In a 15-page ruling, the 5th U.S. Circuit Court of Appeals in New Orleans granted a request by Texas Attorney General Ken Paxton to stay the ruling by U.S. District Judge Lee Yeakel. The appeals court on Nov. 24 had already granted an administrative stay while it issued a formal ruling on Paxton’s request.
The 5th Circuit’s ruling on Wednesday means Yeakel’s decision will be on hold while the case goes through the appeals process. The appeals court will ultimately issue a final ruling on his order.
The federal judge had ruled on Nov. 10 that the ban ordered by Republican Gov. Greg Abbott through an executive order violated a federal law protecting disabled students’ access to public education.
The nonprofit advocacy group Disability Rights Texas, which had filed the lawsuit that prompted Yeakel’s ruling, argued Abbott’s ban prohibited accommodations for disabled children particularly vulnerable to COVID-19.
In granting the stay, the appeals court said that Paxton would likely win in his appeal, the students represented by Disability Rights Texas likely do not have standing to challenge the ban and the students and the group had not exhausted all remedies under the Individuals with Disabilities Education Act, a federal law that makes available a free public education to eligible U.S. children with disabilities.
The appeals court also challenged the claim by the students that they could face health risks without a mask mandate. The appeals court said Yeakel’s ruling did not consider the various accommodations available to the students, including class spacing, plexiglass, vaccinations and voluntary masking, that could ensure a safer learning environment, “regardless of (Abbott’s) prohibition of local mask mandates.”

________________________

» THINGS TO DO
A: Answer these questions from the excerpt on the Texas mask ruling:
(i) How many pages long was the 5th Circuit's ruling?
(ii) On what date did Judge Yeakel issue his ruling?
(iii) Which group filed the lawsuit that led to Yeakel's ruling?
B: Print the stretch of the excerpt on the Texas mask ruling from "The 5th Circuit’s" through "to public education.".
C: Write what comes next in the excerpt on the Texas mask ruling, picking up after its final sentence.
You will not need the items to complete the tasks.

Data records
________________________

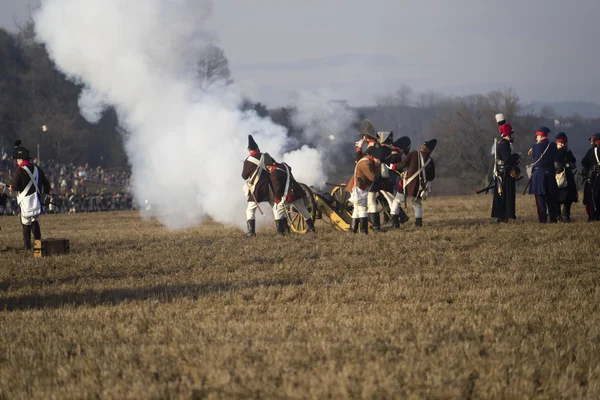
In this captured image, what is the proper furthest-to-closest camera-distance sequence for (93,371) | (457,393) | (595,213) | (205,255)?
(595,213), (205,255), (93,371), (457,393)

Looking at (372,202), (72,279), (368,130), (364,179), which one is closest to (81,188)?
(368,130)

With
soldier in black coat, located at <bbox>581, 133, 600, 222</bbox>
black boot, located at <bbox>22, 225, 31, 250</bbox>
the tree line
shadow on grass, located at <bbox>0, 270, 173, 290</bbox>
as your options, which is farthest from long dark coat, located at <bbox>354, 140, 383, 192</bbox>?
the tree line

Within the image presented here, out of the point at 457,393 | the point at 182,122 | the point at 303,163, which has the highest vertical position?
the point at 182,122

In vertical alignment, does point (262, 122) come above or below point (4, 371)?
above

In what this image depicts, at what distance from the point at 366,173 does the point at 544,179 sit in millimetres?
3911

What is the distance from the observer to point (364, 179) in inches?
586

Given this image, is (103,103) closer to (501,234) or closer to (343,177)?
(501,234)

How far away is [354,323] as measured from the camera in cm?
709

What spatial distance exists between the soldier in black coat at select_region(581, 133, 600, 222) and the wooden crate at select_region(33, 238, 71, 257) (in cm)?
1017

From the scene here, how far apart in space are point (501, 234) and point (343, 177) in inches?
738

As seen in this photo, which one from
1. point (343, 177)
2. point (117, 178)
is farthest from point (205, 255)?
point (117, 178)

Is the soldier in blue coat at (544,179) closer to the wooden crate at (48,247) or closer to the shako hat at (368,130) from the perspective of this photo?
the shako hat at (368,130)

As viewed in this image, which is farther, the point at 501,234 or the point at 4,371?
the point at 501,234

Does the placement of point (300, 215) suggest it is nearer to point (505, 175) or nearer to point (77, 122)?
point (505, 175)
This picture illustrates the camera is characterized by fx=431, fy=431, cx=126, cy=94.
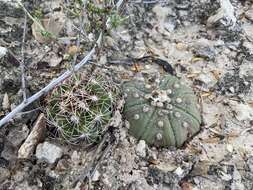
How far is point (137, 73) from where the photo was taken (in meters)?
2.92

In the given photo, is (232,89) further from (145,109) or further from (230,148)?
(145,109)

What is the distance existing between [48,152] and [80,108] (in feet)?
1.06

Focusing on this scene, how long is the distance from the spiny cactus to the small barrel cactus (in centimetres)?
15

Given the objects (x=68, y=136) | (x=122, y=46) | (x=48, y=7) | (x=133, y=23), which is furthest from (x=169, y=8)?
(x=68, y=136)

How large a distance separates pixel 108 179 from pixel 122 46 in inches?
42.1

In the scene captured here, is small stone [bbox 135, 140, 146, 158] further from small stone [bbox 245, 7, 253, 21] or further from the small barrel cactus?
small stone [bbox 245, 7, 253, 21]

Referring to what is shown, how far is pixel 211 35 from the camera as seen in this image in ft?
10.6

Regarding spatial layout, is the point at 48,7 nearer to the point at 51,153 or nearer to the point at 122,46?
the point at 122,46

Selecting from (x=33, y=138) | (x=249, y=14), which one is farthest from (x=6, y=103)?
(x=249, y=14)

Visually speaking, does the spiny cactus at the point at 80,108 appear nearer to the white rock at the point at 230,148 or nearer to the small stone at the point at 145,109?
the small stone at the point at 145,109

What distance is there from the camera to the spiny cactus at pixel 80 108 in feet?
7.68

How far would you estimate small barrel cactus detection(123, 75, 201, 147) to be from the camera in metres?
2.47

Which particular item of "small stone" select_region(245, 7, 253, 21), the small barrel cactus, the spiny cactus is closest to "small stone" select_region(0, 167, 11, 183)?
the spiny cactus

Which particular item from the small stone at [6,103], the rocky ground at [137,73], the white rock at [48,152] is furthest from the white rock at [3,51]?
the white rock at [48,152]
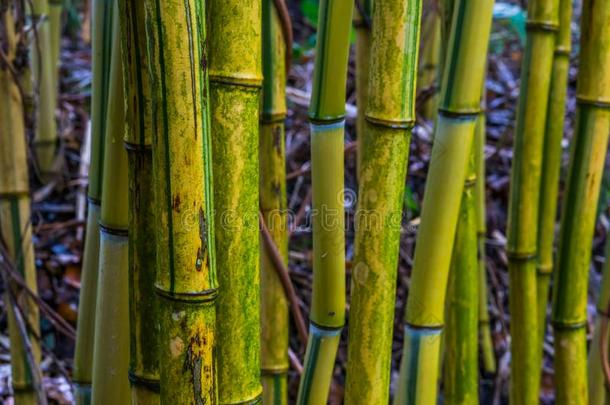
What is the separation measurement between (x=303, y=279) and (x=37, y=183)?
655 mm

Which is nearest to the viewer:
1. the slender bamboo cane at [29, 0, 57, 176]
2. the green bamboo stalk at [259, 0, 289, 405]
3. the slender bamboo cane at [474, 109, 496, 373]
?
the green bamboo stalk at [259, 0, 289, 405]

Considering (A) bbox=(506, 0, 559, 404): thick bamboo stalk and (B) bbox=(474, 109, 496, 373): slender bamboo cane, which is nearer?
(A) bbox=(506, 0, 559, 404): thick bamboo stalk

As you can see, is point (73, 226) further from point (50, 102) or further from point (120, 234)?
point (120, 234)

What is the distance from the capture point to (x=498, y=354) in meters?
1.56

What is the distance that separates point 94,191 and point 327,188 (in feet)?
0.63

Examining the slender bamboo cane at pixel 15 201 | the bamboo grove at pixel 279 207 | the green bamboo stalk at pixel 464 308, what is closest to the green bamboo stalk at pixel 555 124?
the bamboo grove at pixel 279 207

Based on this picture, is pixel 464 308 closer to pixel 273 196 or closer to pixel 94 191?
pixel 273 196

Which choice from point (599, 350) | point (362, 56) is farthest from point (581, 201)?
point (362, 56)

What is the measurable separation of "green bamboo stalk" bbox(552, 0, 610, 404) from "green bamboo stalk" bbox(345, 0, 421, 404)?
304 millimetres

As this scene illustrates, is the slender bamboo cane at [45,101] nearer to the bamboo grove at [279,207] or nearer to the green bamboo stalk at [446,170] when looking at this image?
the bamboo grove at [279,207]

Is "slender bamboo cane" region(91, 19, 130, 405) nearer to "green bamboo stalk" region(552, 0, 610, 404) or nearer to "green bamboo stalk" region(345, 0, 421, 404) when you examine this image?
"green bamboo stalk" region(345, 0, 421, 404)

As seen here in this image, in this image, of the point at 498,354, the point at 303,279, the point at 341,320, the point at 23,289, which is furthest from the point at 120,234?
the point at 498,354

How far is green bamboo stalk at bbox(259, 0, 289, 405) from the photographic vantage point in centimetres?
69

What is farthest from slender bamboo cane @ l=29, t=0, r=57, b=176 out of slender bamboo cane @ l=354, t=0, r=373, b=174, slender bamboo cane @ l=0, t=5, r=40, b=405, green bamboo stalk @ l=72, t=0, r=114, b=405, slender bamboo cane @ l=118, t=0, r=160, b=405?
slender bamboo cane @ l=118, t=0, r=160, b=405
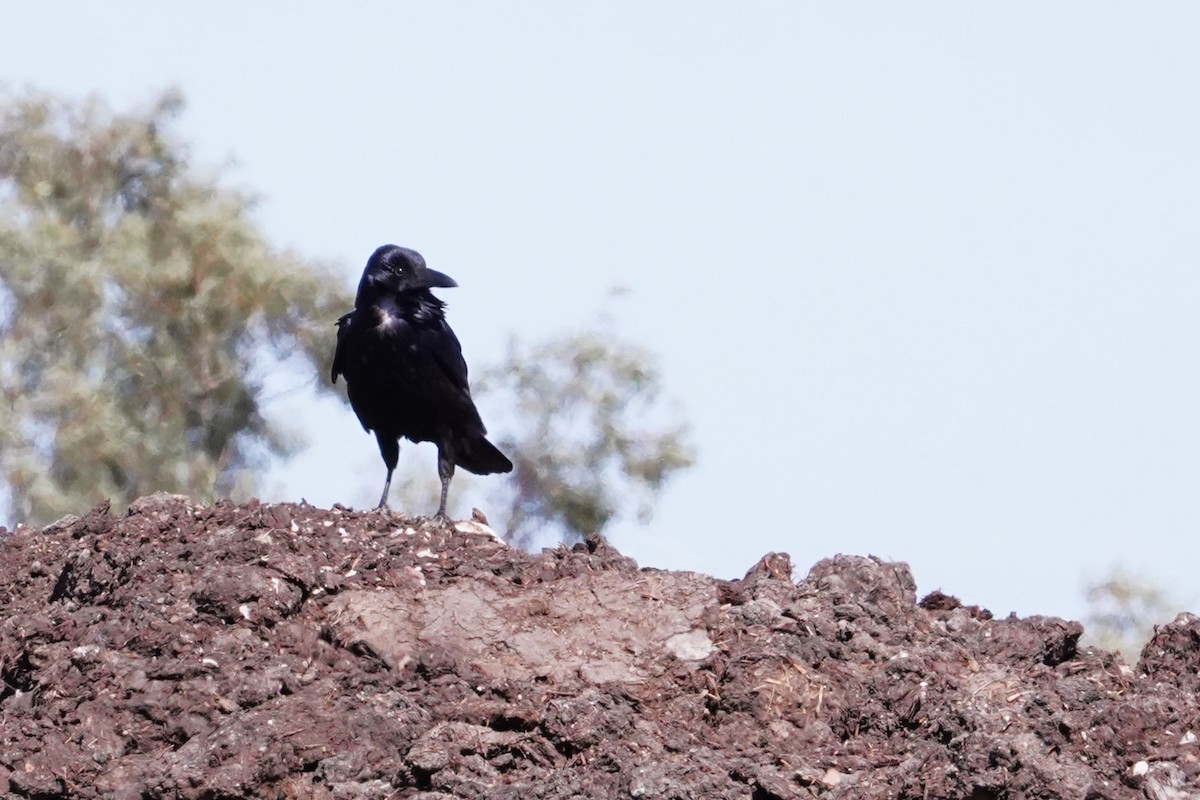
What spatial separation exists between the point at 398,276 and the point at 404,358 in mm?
538

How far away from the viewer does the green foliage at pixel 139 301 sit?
1909cm

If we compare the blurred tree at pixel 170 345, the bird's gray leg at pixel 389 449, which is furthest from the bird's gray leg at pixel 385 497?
the blurred tree at pixel 170 345

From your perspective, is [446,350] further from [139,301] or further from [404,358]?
[139,301]

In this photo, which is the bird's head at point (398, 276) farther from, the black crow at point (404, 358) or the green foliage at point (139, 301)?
the green foliage at point (139, 301)

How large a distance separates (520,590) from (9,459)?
13173 millimetres

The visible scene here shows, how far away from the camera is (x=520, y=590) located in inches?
272

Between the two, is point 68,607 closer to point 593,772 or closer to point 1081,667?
point 593,772

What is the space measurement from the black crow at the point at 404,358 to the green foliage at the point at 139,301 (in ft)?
30.3

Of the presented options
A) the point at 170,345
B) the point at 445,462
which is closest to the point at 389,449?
the point at 445,462

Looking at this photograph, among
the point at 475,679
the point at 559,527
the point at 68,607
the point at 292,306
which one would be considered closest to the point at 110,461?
the point at 292,306

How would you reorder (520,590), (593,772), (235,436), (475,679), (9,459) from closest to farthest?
(593,772)
(475,679)
(520,590)
(9,459)
(235,436)

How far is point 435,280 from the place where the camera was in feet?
32.8

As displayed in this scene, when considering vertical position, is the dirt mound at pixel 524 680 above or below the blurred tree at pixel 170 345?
below

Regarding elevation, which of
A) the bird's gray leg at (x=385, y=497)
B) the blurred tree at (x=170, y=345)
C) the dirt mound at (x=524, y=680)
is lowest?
the dirt mound at (x=524, y=680)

________________________

» ANSWERS TO THE EXERCISE
A:
(i) 15 pages
(ii) Nov. 10
(iii) Disability Rights Texas

B:
The 5th Circuit’s ruling on Wednesday means Yeakel’s decision will be on hold while the case goes through the appeals process. The appeals court will ultimately issue a final ruling on his order.
The federal judge had ruled on Nov. 10 that the ban ordered by Republican Gov. Greg Abbott through an executive order violated a federal law protecting disabled students’ access to public education.

C:
“The risks of contracting COVID-19 for these plaintiffs are certainly real, but the alleged injury to plaintiffs from the enforcement of (the executive order) is, at this point, much more abstract,” the appeals court said.
In a tweet, Paxton said the state’s ban on mask mandates “is THE LAW and was affirmed by the 5th Circuit Court of Appeals.”
Dustin Rynders, an attorney for Disability Rights Texas, said his organization was disappointed by the appeals court’s ruling.
“Our suit has always been about allowing students with disabilities at high risk of COVID to attend schools in person as safely as possible. As new COVID variants threaten to make an improving situation worse again, it is imperative schools have the option of requiring masks in the class, campus or district as needed to protect vulnerable students,” Rynders said in a statement.
The U.S. Department of Education in September opened an investigation into whether Abbott’s ban on mask mandates in Texas schools was violating the rights of disabled students.
Paxton has sued several school districts who have required masks for students and staff while other school districts and cities and counties have sued Abbott over his executive order. The Texas Supreme Court has yet to issue a definitive ruling on the matter.